-- Passage shown follows --
One of the things Lamb says he learned was less about baseball and more about life – “Everyone has a different path.”
The 31-year-old Lamb says he knows now that his path cannot take him back to 2017. He acknowledges that it was a big mental step when he realized that.
“It is. Those were some serious mental demons I had to fight,” he said of his journey the past three years. “Any time I made a swing change and it didn’t work, I just wanted to go back to what I was thinking back then. But I had shoulder surgery. It was different. Things moved differently.
“My mind – I can’t speak enough to that – is in a much better state. I feel I’m stronger than I was back then. My swing is in a better spot. Now it’s just about going out there and showing that.”
He has shown it this spring – probably enough to win a spot on the Dodgers’ bench to start the season. He has gone 8 for 19 (.421) in his first eight Cactus League games, leading the Dodgers in hits this spring and driving the ball for two doubles and two home runs. He has also played right field – something the pre-shoulder surgery Lamb was never asked to do.
“I just really like players that have been through the gauntlet in their careers,” Dodgers manager Dave Roberts said. “He was a young prospect, one of the faces of the franchise. He was an All-Star. Then he had injuries and his career took a different path. There’s been a lot of growth in him as a person – self-admitted.
“Right now where I see him, he knows exactly who he is as a major-league baseball player. From the person to the mechanics to everything. And it’s really easy to see that. To me, he’s a major-league player on a championship team. How that kind of plays out for us – I don’t know that answer right now. But I’m happy I got a chance to get to know him and see him work. I really believe he can be an impact player.”
Lamb believes that, too. He signed with the Dodgers because “to be completely honest, I didn’t have a whole lot of other options – that’s just me being real.” But he came to camp feeling he has “so much left in the tank.”
“I feel healthy, strong,” he said. “I’m down for whatever, whatever role, wherever they place me. I’m ready to go.”
-- Passage shown concluded --
-- Dataset records follows --
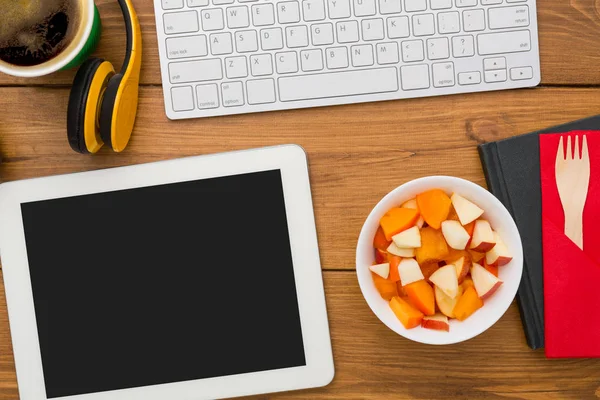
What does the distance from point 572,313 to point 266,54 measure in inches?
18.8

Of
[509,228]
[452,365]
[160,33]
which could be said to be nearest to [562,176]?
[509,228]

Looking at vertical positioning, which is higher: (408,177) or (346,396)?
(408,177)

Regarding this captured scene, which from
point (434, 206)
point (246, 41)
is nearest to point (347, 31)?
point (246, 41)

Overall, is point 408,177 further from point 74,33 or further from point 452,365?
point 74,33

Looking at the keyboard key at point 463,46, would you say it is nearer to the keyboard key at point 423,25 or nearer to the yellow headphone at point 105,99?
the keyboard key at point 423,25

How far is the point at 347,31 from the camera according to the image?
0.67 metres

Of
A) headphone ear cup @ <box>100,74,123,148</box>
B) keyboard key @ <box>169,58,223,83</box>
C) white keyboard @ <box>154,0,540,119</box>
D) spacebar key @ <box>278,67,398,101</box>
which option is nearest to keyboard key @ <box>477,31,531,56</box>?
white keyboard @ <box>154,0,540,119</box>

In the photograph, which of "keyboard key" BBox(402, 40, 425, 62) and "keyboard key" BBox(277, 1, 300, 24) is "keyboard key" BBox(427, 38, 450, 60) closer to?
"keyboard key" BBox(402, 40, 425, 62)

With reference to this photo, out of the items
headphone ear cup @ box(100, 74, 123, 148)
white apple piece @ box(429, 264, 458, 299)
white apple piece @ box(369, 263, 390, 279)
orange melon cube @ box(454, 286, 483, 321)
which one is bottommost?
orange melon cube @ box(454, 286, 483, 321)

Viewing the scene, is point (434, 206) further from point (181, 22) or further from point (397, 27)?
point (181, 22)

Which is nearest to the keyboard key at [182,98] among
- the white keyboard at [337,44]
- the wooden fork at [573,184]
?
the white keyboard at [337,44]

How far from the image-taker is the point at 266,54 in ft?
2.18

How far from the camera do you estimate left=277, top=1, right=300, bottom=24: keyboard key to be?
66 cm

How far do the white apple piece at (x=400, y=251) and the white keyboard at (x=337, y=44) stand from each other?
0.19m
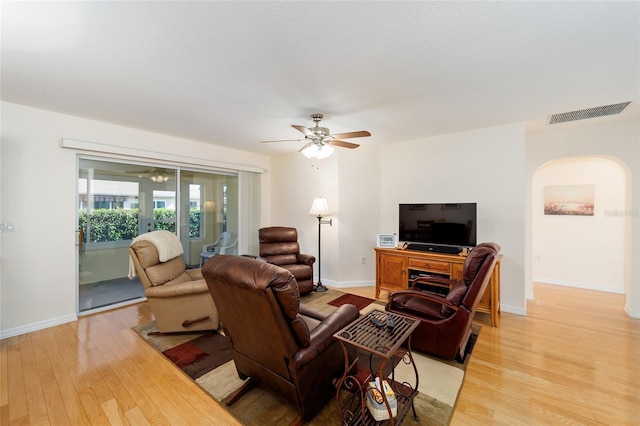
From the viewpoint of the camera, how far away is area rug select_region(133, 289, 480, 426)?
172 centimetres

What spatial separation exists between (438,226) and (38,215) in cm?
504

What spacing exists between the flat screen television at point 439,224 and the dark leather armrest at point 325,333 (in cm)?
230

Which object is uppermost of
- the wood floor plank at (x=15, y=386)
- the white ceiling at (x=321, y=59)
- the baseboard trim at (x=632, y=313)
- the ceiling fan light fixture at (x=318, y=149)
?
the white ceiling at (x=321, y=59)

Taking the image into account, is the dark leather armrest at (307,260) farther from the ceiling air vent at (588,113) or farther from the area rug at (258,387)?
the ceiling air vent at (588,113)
-- Dataset records concluded --
-- Dataset records follows --
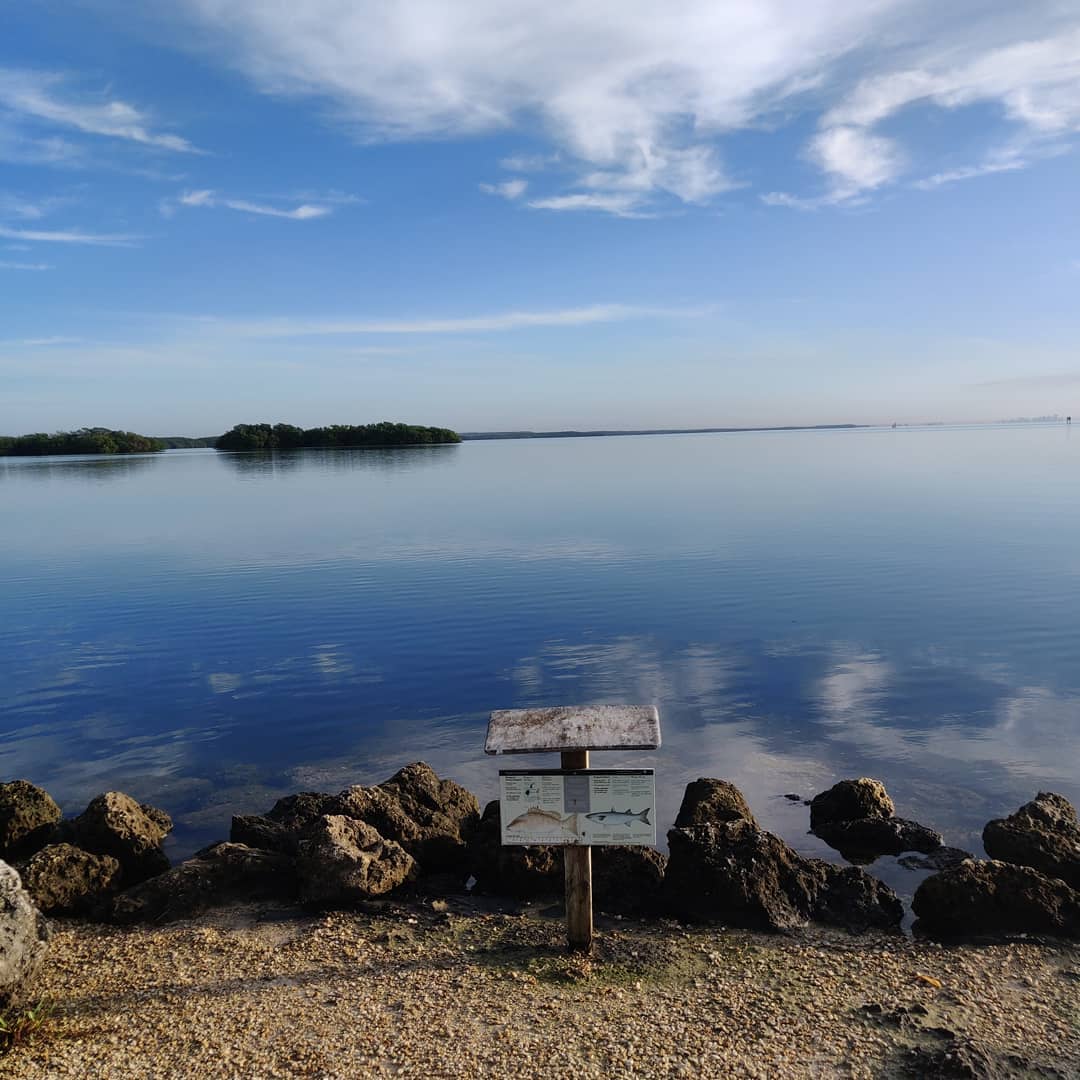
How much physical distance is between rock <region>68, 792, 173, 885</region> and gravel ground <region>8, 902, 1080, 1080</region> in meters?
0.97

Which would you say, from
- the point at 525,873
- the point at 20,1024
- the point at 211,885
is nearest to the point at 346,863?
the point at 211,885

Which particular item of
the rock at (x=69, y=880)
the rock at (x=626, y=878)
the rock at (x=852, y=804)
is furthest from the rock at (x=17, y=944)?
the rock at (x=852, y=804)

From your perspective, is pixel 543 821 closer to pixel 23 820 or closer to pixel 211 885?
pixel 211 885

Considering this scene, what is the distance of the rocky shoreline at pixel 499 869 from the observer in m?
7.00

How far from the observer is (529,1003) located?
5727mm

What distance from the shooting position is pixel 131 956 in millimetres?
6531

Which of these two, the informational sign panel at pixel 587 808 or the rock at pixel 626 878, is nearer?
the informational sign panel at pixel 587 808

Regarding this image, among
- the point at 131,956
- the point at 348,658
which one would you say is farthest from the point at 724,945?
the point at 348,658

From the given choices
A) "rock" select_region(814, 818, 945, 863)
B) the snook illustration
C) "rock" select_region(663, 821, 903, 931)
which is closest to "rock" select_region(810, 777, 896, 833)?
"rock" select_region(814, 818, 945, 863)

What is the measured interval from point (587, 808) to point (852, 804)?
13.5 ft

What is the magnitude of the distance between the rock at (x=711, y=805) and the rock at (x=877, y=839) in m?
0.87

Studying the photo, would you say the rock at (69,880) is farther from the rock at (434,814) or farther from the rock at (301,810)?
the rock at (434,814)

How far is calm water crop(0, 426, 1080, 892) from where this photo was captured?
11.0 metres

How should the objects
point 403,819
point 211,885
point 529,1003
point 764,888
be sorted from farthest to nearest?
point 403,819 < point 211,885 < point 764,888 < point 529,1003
-- Dataset records concluded --
Work instructions |
1. In the passage about Lamb, what position has he played this spring that he was never asked to play before his shoulder surgery?
2. Swap "right field" for "left field" in the passage about Lamb, then write out everything from "He has shown" down to "person – self-admitted.".

Results for the exercise |
1. Right field.

2.
He has shown it this spring – probably enough to win a spot on the Dodgers’ bench to start the season. He has gone 8 for 19 (.421) in his first eight Cactus League games, leading the Dodgers in hits this spring and driving the ball for two doubles and two home runs. He has also played left field – something the pre-shoulder surgery Lamb was never asked to do.
“I just really like players that have been through the gauntlet in their careers,” Dodgers manager Dave Roberts said. “He was a young prospect, one of the faces of the franchise. He was an All-Star. Then he had injuries and his career took a different path. There’s been a lot of growth in him as a person – self-admitted.